Study originated from a class on anonymity and privacy

The study grew out of a project for a spring 2021 class on anonymity and privacy taught by Professors Steven Bellovin, co-author of the paper, and Alex Abdo of Columbia’s Knight Institute. “We had a number of interesting projects in this class and this one really stood out to me,” said Bellovin, the Percy K. and Vida L.W. Hudson Professor of Computer Science and an affiliate faculty at Columbia Law School. “To our knowledge, we are the first to directly compare the effects of swapping to the effects of DP on minority under-representation across a wide range of parameter settings.”

Miranda Christ, a PhD student, and Sarah Radway, a senior in the class, were initially concerned by articles such as the New York Times opinion piece discussing census data inaccuracy due to the noise added by DP. When Sarah and Miranda realized that census data has included noise for many years, due to previous disclosure avoidance methods such as swapping, they were surprised to find a lack of research comparing the relative inaccuracy of swapping and DP. In their project, they aimed to determine how the two privacy methods compared, in terms of both accuracy and privacy. With Bellovin’s encouragement, they decided to go beyond the classroom project, consulting experts in the field such as Rachel Cummings, assistant professor of industrial engineering and operations research at Columbia Engineering.

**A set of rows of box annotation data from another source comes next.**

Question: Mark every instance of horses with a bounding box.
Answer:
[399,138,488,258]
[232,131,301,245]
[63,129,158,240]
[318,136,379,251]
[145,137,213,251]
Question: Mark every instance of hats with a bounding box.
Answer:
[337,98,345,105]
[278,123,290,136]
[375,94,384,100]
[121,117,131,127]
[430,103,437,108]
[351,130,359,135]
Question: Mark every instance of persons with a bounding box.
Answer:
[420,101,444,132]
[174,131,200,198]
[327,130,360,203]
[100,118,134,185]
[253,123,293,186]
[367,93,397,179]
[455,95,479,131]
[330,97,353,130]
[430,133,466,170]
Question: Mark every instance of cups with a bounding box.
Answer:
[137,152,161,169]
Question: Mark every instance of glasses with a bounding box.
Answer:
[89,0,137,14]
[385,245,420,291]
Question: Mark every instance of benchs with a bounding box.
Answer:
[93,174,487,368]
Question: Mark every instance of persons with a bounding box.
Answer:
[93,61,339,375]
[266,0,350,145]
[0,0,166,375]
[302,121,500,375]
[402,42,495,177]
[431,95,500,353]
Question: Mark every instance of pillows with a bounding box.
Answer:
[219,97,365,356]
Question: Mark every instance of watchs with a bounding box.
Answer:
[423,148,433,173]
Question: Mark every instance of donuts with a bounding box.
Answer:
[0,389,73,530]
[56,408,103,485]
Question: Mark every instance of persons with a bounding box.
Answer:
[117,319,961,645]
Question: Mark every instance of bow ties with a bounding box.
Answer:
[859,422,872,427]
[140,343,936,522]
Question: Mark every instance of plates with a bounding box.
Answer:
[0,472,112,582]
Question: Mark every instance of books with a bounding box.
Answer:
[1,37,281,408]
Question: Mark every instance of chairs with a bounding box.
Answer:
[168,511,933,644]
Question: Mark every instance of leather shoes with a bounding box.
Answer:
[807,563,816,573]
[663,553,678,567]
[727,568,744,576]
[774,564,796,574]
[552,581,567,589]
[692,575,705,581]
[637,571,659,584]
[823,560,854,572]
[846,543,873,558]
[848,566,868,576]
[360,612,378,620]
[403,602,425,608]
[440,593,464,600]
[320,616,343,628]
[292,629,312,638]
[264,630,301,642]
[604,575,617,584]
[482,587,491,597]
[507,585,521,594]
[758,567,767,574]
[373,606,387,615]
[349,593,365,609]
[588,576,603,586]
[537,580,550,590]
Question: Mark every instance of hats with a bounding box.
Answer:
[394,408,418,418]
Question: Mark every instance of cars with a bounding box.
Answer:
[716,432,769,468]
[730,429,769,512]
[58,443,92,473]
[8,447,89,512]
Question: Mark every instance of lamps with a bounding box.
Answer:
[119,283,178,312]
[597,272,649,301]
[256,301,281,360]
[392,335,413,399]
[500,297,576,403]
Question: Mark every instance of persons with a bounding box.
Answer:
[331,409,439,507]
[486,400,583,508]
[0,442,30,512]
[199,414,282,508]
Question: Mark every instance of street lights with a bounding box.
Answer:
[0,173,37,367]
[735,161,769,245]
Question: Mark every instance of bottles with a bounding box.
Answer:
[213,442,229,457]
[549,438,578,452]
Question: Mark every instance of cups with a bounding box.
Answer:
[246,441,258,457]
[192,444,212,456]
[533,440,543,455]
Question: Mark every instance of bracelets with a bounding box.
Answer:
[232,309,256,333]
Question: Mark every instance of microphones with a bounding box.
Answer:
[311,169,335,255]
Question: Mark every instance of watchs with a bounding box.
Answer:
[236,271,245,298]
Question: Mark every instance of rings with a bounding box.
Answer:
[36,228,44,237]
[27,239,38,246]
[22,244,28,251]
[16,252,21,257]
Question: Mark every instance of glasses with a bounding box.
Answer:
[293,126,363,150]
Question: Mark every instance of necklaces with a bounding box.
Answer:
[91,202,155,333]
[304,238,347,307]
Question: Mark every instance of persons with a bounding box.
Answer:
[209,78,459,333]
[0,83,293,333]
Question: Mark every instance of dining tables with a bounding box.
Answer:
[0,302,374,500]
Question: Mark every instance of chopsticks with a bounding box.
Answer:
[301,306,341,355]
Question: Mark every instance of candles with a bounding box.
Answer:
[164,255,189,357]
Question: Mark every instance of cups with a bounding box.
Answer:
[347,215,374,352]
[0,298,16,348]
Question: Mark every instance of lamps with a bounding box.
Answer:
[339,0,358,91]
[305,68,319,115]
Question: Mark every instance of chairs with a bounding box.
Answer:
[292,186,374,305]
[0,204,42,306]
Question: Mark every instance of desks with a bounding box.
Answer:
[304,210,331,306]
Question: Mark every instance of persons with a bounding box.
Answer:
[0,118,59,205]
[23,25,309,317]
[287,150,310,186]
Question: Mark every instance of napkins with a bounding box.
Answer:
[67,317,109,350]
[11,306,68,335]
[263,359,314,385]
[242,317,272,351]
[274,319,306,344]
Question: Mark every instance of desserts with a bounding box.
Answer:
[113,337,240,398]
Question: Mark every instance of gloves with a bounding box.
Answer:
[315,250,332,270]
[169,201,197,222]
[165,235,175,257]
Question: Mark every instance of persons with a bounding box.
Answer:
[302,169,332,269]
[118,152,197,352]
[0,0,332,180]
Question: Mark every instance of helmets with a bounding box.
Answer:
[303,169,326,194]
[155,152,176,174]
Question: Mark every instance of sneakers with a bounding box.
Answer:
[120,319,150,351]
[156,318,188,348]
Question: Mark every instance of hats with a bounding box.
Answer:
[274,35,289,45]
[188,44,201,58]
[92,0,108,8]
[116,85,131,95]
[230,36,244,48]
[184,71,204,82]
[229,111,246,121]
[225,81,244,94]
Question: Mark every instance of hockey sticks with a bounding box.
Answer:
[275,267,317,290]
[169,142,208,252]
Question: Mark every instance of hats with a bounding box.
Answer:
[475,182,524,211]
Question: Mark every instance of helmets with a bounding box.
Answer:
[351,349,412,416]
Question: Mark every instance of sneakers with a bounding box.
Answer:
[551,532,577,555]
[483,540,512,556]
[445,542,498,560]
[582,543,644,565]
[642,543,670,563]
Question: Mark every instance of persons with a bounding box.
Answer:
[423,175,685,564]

“It’s always great when academic research can touch the real world,” said Radway, now a PhD student with Susan Landau, professor of cybersecurity and policy at Tufts University. “This is a serious controversy—there was even a lawsuit in a Federal court. We showed that the Census Bureau’s judgments were correct, and that they made the right decision.”

Christ, a PhD student at Columbia co-advised by Computer Science Professors Tal Malkin and Mihalis Yannakakis, added, “This research is especially important now, as the Census Bureau begins to modernize its disclosure avoidance methods for its other surveys, such as the American Community Survey. It will also help inform similar decisions in other similar settings.”

Swapped data more inaccurate for minorities—unlike differential privacy

The researchers demonstrated that the inaccuracy added by swapping is more harmful than that of DP. In particular, they showed that when swapping is implemented with sufficient privacy, its accuracy is no better than, and often much worse than, that of differential privacy. Swapped data is more inaccurate for more diverse counties, and even more inaccurate for minorities—this is not the case for differential privacy. The study also shows that minority groups are at a higher risk of identification in swapped data.

About the Study

Conference: IEEE Symposium on Security and Privacy, presented May 22-25, 2022, San Francisco.

Title: Differential Privacy and Swapping: Examining De-Identication’s Impact on Minority Representation and Privacy Preservation in the U.S. Census.

Authors: Miranda Christ (Columbia University), Sarah Radway (Tufts University- formerly Columbia University), Steven M. Bellovin (Columbia University)

This research was supported in part by the U.S. Department of Energy (DOE), Office of Science, Office of Advanced Scientific Computing Research under award number DE-SC-0001234, a Google Faculty Grant, NSF grants CNS-1923528 and CCF-2107187, a grant from the Columbia-IBM center for Blockchain and Data Transparency, a grant from JPMorgan Chase & Co., and a grant from LexisNexis Risk Solutions.

COI: The authors declare no financial or other conflicts of interest.